----- EXTRAIT CITÉ
Le livre nous rappelle que la tactique est une matière vivante qui, elle aussi, a vu disparaitre les académismes. Sous forme de disparition des dogmes tactiques immuables (lorsque la numération des maillots indiquait le poste du joueur), mais pas des grands maitres et des écoles. Avec constamment des inventeurs ou des développeurs notables d’un courant de pensée tactique. Ce livre rend par exemple justice au travail de Roger Schmidt (Leverkusen) et Paco Jémez (Rayo Vallecano)
Des joueurs polyvalents
Le chapitre sur les postes raconte la génèse des maîtres mots du foot moderne, vitesse et polyvalence. Une polyvalence qui répond à la nécessité d’une fluidité et d’une vitesse de plus en plus grande. Le soliste a encore sa place, mais à condition d’être efficace (Messi, Ronaldo). Et on comprend pourquoi s’effacent ceux au jeu crépusculaire (Nasri, Valbuena).
Place aujourd’hui aux rôles hybrides : gardien-Libéro, latéral-attaquant, milieu défensif-constructeur, meneur-ailier, ailier-buteur.
Comment faut-il comprendre le pragmatisme de Didier Deschamps par rapport à Dimitri Payet pour les matches programmés contre les Pays Bas et la Russie ? L’utiliser afin de favoriser la vitesse de Martial, Coman et Griezmann ? Un exemple du type d’interrogations que génère le livre et qui fait dépasser l’approche basique de la concurrence entre les joueurs. Là, on sait vraiment pourquoi.
Et « Comment regarder un match de foot ? » traite ici encore du thème prépondérant de l’occupation de l’espace en foot en dénombrant la population hétéroclite dans les couloirs : ailiers, meneurs excentrés, latéraux.
Avoir le ballon ou pas
Une des grandes trouvailles de l’ouvrage réside dans ces deux chapitres : « Avoir le ballon », « Ne pas avoir le ballon ». Car ils explorent une des originalités de ce sport : on peut défendre en ayant le ballon et attaquer quand on ne l’a pas.
----------
----- DONNÉES FOURNIES
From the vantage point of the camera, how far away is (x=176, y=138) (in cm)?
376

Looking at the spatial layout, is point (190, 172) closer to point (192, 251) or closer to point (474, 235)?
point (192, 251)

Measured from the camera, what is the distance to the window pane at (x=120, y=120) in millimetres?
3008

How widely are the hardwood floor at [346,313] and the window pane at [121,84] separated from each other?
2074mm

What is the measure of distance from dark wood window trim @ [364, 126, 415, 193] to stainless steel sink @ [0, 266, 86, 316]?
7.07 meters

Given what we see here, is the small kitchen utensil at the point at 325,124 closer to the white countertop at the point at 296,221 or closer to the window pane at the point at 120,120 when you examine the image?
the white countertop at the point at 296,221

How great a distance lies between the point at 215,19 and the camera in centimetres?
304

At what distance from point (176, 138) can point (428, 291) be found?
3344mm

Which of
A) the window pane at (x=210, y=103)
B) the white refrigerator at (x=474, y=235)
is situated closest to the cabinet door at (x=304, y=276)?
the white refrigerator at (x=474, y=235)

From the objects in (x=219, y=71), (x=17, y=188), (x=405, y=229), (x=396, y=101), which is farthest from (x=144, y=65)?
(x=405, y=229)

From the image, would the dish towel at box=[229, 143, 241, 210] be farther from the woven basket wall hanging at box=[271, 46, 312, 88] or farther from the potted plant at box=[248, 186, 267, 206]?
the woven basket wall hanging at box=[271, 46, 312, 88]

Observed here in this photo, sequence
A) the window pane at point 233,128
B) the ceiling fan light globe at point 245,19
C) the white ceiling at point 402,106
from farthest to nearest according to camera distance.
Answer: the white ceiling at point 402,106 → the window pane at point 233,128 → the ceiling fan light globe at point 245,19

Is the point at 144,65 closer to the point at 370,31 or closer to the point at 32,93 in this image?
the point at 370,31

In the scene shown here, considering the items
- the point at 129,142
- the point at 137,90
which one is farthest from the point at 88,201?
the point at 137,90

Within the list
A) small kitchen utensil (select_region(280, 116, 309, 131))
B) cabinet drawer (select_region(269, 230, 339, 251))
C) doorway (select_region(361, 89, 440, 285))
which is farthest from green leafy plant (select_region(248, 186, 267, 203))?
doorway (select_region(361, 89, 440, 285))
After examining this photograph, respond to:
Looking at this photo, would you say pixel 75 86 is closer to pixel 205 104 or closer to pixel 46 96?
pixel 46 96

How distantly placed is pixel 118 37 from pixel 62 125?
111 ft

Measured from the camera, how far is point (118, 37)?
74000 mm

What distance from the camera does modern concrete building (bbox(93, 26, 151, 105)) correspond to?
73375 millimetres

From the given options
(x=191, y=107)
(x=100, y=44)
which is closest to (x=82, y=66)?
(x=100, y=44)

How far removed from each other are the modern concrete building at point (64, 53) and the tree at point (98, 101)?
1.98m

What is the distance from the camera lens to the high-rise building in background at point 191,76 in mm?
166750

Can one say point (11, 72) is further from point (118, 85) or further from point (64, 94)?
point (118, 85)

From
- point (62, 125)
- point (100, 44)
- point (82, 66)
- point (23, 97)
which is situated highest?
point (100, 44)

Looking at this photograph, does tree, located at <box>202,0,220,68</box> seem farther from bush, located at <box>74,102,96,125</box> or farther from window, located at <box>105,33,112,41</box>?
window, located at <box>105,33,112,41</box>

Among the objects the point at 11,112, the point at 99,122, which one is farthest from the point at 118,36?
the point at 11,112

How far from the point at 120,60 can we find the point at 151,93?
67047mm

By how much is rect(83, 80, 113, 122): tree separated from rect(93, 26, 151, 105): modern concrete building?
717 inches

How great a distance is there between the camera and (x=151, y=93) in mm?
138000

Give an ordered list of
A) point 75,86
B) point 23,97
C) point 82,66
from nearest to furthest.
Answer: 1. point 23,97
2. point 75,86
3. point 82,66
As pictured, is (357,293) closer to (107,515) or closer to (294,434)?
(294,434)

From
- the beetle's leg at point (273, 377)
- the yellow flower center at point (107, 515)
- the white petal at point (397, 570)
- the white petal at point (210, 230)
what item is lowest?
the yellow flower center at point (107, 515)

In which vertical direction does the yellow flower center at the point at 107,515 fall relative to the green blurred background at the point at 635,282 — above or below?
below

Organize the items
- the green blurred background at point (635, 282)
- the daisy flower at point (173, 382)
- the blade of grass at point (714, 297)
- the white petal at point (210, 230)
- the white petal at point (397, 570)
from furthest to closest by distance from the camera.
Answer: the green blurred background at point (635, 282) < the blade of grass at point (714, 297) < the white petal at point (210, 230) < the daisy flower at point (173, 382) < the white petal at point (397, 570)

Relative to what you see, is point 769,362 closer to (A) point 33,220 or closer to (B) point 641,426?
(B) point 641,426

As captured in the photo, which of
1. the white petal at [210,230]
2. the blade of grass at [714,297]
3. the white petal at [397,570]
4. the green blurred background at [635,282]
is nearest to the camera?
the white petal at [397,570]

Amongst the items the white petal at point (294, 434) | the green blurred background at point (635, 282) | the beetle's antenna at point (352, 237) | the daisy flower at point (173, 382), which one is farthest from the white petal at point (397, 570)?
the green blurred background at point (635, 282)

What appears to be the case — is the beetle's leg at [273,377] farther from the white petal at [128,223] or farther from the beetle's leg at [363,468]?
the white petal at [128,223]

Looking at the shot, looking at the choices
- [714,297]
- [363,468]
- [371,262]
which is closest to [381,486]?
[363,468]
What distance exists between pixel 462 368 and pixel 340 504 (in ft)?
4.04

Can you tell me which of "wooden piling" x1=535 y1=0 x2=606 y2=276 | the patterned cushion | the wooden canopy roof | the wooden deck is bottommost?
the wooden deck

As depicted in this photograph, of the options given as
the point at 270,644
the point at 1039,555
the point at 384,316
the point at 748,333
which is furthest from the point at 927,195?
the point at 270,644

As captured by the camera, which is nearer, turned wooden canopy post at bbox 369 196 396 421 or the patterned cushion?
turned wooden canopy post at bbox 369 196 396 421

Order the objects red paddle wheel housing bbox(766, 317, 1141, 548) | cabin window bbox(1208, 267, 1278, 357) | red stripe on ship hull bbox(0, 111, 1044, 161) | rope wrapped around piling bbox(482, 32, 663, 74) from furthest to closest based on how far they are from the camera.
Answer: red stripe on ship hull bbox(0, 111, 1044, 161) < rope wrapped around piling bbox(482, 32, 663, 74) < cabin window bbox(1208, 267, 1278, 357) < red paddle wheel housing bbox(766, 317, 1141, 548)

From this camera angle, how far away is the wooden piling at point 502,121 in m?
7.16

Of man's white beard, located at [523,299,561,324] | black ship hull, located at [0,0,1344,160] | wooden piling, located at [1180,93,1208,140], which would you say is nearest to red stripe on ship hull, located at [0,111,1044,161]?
----------
Pouvez-vous prolonger le compte rendu du livre sur la tactique du football en partant de sa dernière phrase ?

» RÉSULTAT ATTENDU:
Ne pas avoir le ballon, c’est défendre. Comment le récupérer ? Les auteurs recensent méticuleusement les méthodes ce qui est loin d’être abstrait. Sur le pressing par exemple, entrent en scène des adeptes hauts en couleurs : Michels, Sacchi, Roux, Guardiola, Klopp, Bielsa, Schmidt. Tous différents, tous fans du pressing, mais chacun le sien.
Marquage individuel ou en zone ? Un vaste débat que Cesar Menotti (Argentine 1986) illustre plaisamment avec une fable canine page 226. Un débat qui, historiquement, a vu les deux clubs de Milan faire école. L’individuelle pour le grand Inter d’Helenio Herrera, la zone pour le Grand Milan d’Arrigo Sacchi. Avoir le ballon convoque tout autant de courants de pensées. Et même à l’intérieur de la même école.
Le livre reproduit ces propos de Jean Claude Suaudeau à So Foot à propos de Raynald Denoueix: « Lui, sa priorité, c’est d’avoir le ballon et le garder le plus longtemps possible, ça c’est une maladie du jeu d’aujourd’hui selon moi ».
Un autre débat concerne le « tiki-taka » du Barça, lequel cristallise à lui seul la foire d’empoigne verbale que peut provoquer le club catalan. Virtuosité technique pour les pro, forme raffinée d’anti jeu pour les anti.
L’occasion dans l’ouvrage d’expliquer comment, sur une trame commune, les entraîneurs successifs du Barça depuis Rijkaard portent chacun un regard différent sur l’utilisation du ballon.
On y fait aussi des découvertes. Par exemple « la salida volpiana » qui amène à prêter plus l’attention à la première relance d’une équipe. Il s’agit de la recommandation de Ricardo La Volpe (ex sélectionneur du Mexique) consistant à avoir dès le départ toujours un joueur libre. Ceci afin d’assurer la qualité de la construction. Un schéma repris ensuite par Guardiola et Bielsa.
Jeu direct ou pas, possession ou pas, ballon conservé ou rendu, chaque méthode a son histoire, son vécu et l’ouvrage livre quelles réflexions (et par qui) ont conduit à ces choix. Derrière il y a des joueurs, des matches, des oppositions, des histoires.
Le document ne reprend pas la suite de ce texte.